So we went back to see Fenn Redfield. The police inspector had been a burglar himself at one time, sufficiently prone to the profession that the courts eventually ordered a mind wipe. He knew none of this, of course. His memories of his past life, up to about fifteen years earlier, were all fictitious.

He let Alex look through the court documents regarding Hap but could not show him the police reports. “Against the rules,” he said. “Wish I could help.”

The court documents didn’t go into sufficient detail about what had been stolen. “How about,” Alex said, “if I tell you what I’m looking for, and you tell me if it was among the stuff this guy took?”

So Alex described the cup with its English inscription, and Fenn looked at the record and said no. “It’s not listed.”

“Is anything like that on the list? Any kind of drinking vessel?”

Fenn explained that Hap Plotzky only took jewelry. And ID cards if he found any. And maybe electronic devices that were lying around loose. But pots and dishes and collectors’ items? “No. Not ever.”

Our next step was to talk with Plotzky himself.

 

 

We put together a mass-distribution ad. Jacob gave us an attractive female avatar, dark-skinned, dark-eyed, lithe, long-legged, with spectacular bumpers, and we had her sit in a virtual office surrounded by virtual antique dishware. We used my voice, which Alex told me was sexy, then smiled to let me know he was kidding. And we wrote a script.

“Hello, Cleve,”
the avatar would say,
“do you have some old pottery or other similar items that have been around a long time and are just gathering dust? Turn them into instant cash with us. . . .”

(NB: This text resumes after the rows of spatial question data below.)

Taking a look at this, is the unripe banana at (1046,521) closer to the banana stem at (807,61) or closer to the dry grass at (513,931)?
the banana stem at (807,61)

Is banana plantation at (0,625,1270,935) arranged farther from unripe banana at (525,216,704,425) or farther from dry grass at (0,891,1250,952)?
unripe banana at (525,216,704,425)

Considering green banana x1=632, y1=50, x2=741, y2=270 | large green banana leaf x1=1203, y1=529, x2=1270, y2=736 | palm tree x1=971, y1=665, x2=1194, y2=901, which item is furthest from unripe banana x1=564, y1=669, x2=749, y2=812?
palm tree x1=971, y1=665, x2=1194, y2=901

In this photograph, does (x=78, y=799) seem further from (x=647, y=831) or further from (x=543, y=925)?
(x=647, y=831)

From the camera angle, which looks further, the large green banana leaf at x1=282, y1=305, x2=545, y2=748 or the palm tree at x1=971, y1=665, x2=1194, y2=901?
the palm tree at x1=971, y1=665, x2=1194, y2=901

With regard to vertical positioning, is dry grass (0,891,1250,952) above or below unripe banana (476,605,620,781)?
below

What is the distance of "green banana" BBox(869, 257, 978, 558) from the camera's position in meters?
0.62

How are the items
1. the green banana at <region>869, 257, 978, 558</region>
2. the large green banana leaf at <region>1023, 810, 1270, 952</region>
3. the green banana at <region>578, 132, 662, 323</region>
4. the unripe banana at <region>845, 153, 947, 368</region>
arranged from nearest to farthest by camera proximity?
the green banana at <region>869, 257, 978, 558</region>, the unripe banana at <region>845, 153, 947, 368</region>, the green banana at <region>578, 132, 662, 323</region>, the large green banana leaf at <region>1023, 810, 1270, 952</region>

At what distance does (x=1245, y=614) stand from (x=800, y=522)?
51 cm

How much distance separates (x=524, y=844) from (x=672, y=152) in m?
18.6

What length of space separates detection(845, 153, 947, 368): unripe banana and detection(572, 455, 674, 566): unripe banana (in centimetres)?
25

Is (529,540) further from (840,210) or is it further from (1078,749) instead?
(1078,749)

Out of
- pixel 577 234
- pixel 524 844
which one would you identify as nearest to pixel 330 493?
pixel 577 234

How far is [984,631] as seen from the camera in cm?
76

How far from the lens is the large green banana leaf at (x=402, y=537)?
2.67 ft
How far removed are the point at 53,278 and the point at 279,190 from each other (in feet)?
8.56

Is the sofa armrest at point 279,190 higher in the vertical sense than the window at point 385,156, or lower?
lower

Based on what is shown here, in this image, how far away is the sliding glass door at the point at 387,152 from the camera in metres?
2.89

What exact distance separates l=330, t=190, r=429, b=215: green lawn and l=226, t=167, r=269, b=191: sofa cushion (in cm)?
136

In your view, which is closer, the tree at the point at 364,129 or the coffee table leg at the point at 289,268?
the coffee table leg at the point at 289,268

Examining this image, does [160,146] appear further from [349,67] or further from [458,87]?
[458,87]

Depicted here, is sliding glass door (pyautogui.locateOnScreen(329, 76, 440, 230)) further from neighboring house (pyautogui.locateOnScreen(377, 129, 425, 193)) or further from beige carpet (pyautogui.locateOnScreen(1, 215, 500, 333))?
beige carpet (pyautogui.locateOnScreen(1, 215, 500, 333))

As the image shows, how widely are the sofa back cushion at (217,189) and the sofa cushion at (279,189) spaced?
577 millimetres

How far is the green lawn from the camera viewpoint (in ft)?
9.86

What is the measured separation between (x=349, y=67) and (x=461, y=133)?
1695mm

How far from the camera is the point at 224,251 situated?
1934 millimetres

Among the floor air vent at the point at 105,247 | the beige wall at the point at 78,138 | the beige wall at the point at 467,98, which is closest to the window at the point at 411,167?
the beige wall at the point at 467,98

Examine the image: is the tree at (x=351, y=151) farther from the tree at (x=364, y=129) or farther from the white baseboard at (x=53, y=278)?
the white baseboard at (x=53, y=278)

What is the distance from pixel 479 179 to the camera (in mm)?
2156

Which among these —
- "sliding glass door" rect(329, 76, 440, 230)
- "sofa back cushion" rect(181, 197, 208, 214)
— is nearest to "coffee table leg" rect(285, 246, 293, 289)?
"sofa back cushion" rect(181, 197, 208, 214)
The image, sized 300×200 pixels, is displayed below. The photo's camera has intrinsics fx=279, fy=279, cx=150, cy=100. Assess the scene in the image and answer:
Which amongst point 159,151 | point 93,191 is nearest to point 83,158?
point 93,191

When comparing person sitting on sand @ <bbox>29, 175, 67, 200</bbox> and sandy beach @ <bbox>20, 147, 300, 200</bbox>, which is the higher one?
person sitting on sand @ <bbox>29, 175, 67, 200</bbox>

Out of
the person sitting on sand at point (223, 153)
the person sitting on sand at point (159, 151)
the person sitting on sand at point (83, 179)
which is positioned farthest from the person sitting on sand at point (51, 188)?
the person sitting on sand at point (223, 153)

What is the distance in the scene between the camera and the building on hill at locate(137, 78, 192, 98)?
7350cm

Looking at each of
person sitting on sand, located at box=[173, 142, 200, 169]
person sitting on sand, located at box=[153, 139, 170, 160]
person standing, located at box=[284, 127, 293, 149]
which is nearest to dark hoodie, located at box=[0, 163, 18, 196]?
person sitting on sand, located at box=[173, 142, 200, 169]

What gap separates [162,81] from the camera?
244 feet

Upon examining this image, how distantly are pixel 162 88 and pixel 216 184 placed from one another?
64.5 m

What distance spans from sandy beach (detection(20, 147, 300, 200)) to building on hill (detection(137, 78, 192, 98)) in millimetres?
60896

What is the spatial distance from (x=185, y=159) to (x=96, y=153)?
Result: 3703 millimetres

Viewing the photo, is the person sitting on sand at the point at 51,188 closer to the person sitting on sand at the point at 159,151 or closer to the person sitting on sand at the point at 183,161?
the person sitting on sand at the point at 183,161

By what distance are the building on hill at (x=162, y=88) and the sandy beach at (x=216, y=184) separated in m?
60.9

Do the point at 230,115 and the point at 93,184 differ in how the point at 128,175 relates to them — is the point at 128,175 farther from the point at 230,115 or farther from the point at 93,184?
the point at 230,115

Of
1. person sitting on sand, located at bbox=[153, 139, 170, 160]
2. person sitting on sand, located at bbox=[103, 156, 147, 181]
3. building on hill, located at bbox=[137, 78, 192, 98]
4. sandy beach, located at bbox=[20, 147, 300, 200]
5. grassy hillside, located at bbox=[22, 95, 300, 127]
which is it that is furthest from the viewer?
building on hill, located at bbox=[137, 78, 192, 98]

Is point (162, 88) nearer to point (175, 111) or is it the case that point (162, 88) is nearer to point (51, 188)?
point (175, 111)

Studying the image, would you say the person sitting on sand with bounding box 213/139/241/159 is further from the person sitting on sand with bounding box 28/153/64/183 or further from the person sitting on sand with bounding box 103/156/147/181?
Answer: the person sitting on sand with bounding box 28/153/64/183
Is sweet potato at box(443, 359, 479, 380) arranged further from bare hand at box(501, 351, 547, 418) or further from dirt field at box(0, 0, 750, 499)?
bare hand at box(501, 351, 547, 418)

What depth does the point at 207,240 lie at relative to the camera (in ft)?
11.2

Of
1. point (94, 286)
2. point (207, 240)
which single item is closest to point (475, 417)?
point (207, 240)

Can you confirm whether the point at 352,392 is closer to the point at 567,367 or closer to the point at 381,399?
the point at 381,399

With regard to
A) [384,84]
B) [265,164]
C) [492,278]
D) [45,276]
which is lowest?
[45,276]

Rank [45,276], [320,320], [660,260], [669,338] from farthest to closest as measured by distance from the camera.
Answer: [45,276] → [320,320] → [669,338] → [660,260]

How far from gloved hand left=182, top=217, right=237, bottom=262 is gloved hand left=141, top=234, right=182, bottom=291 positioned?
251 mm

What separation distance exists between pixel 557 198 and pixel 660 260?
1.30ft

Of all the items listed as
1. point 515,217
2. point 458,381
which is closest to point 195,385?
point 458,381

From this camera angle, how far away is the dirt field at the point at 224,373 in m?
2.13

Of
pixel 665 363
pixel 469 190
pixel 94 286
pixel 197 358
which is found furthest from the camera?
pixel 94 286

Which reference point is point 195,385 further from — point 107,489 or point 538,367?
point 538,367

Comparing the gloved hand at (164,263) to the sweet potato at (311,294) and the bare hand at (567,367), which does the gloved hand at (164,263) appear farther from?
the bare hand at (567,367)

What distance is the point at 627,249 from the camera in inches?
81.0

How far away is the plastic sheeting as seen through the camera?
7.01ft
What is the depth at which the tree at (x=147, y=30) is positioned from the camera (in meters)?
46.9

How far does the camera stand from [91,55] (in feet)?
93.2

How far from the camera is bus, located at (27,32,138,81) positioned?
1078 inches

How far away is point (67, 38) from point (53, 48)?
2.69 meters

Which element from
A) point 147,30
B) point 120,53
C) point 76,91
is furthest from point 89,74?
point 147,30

We used “Cleve” instead of “Hap” because we wanted to be sure he concluded this was a mass mailing and not a message directed specifically at him. We figured this guy wasn’t very bright.

“Will it get past the AI?” I wondered.

“Sure,” said Alex. “Plotzky will have a basic, no-frills model.”

So we sent it off.

We got no response, and after a couple of days we went to Plan B. If Hap had given the cup to Amy, he had no idea of its value. That made it likely any similar object he owned wouldn’t be locked away. It would be on a shelf somewhere. All we really had to do was gain entry.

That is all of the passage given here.